- _Ce que vous ferez_:
1 > D'après le texte sur le fils prodigue, qu'ont en commun les trois histoires du chapitre 15 de l'Évangile de Luc ?
2 > Relevez mot pour mot, dans le texte sur le fils prodigue, le passage situé entre "Lectures Bibliques: Le" et "et de retrouvailles.", ces deux extrémités comprises.

- _Texte à lire_:
☆ ☆ ☆

Lectures Bibliques: Le fils
prodigue
Ce soir j’aimerais vous proposer une méditation autour
de la parabole du fils perdu et retrouvé, que nous connaissons
comme le fils prodigue. Dans l’Evangile de Luc, chapitre
15, nous lisons trois histoires de pertes et de retrouvailles.
D’abord la brebis égarée, ensuite la femme
qui a perdu une pièce de monnaie en argent et qui la cherche
jusqu’à ce qu’elle la retrouve et, finalement,
l’enfant qui quitte la maison.

☆ ☆ ☆

- _Extrait de données_:

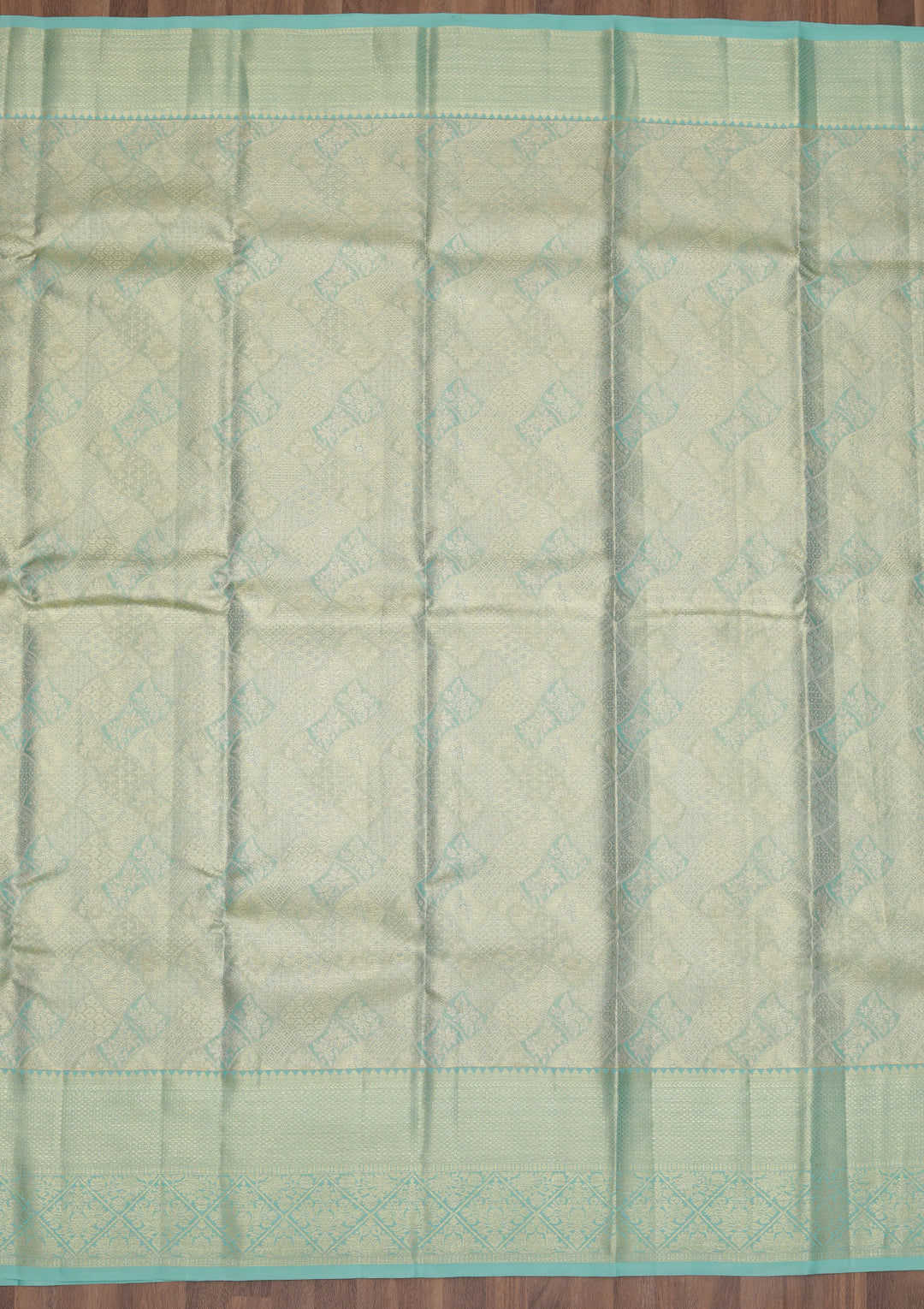 Rama Green Zariwork Kanjivaram Pure Silk Saree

☆ ☆ ☆

- _Réponses aux exercices_:
1 > Ce sont trois histoires de pertes et de retrouvailles : la brebis égarée, la femme qui perd une pièce de monnaie en argent et la cherche jusqu'à ce qu'elle la retrouve, et l'enfant qui quitte la maison.

2 >
Lectures Bibliques: Le fils
prodigue
Ce soir j’aimerais vous proposer une méditation autour
de la parabole du fils perdu et retrouvé, que nous connaissons
comme le fils prodigue. Dans l’Evangile de Luc, chapitre
15, nous lisons trois histoires de pertes et de retrouvailles.